Valeu a pena, em segundo lugar, porque parece que o "mau tempo" já lá vai. Isto é, depois daquele inicial exagero do “Pobre país, o nosso” (29.09.2007), seguido de uma provocadora série de posts com a bandeira do partido ao contrário, eis que Pacheco Pereira retoma a crítica serena (onde realmente é exímio), primeiro no programa televisivo “Quadratura do Círculo” (17.10.2007) – a ponto de Jorge Coelho estranhar a sua “meiguice” discursiva – e depois, numa série de intervenções públicas, com destaque para este seu artigo na "Sábado" (20.10.2007) no qual, para além de restituir à bandeira a sua dignidade icónica, retoma, sobretudo, o "quantum" de distanciamento a que a racionalidade crítica, por natureza, obriga - especialmente quando o crítico seja parte interveniente do fenómeno ou do movimento que avalia, como é o caso.

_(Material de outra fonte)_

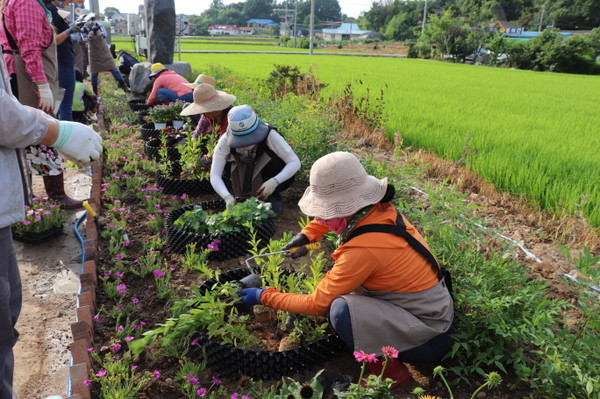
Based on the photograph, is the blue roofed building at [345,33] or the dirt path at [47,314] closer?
the dirt path at [47,314]

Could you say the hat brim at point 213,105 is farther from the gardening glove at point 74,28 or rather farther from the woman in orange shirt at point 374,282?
the woman in orange shirt at point 374,282

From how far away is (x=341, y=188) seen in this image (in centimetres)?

A inclinação político-militante
Ainda bem, porque raras são a preparação cultural e a capacidade analítica de Pacheco Pereira, que sinceramente admiro e com quem muito aprendo. Mas seria uma pena se o distinto comentador, enquanto tal, permanecesse "amarrado" à sua (aliás, legítima) inclinação político-militante. Dito isto, avanço para a justificação do meu já aludido post.
A racionalização do falhanço eleitoral
E começo pela afirmação que nele fiz: “Filipe Menezes ganhou apenas porque foi o candidato mais votado”. Primeira questão: a minha afirmação é verdadeira? Claro que sim. Aliás, das quatro afirmações presentes no meu post, esta é a única comprovadamente verdadeira. Daí a chamada a título como "verdadeira razão". As restantes, mete-se pelos olhos dentro que não passam de suposições sobre outras suposições, porventura na ânsia de "racionalizar" agora o falhanço eleitoral que se foi incapaz de prever. E há que dizer que, quando tais suposições são assumidas nos termos em que o fez Pacheco Pereira, ou seja, como afirmações em vez de meras hipóteses, conferem ao raciocínio um inequívoco recorte falacioso.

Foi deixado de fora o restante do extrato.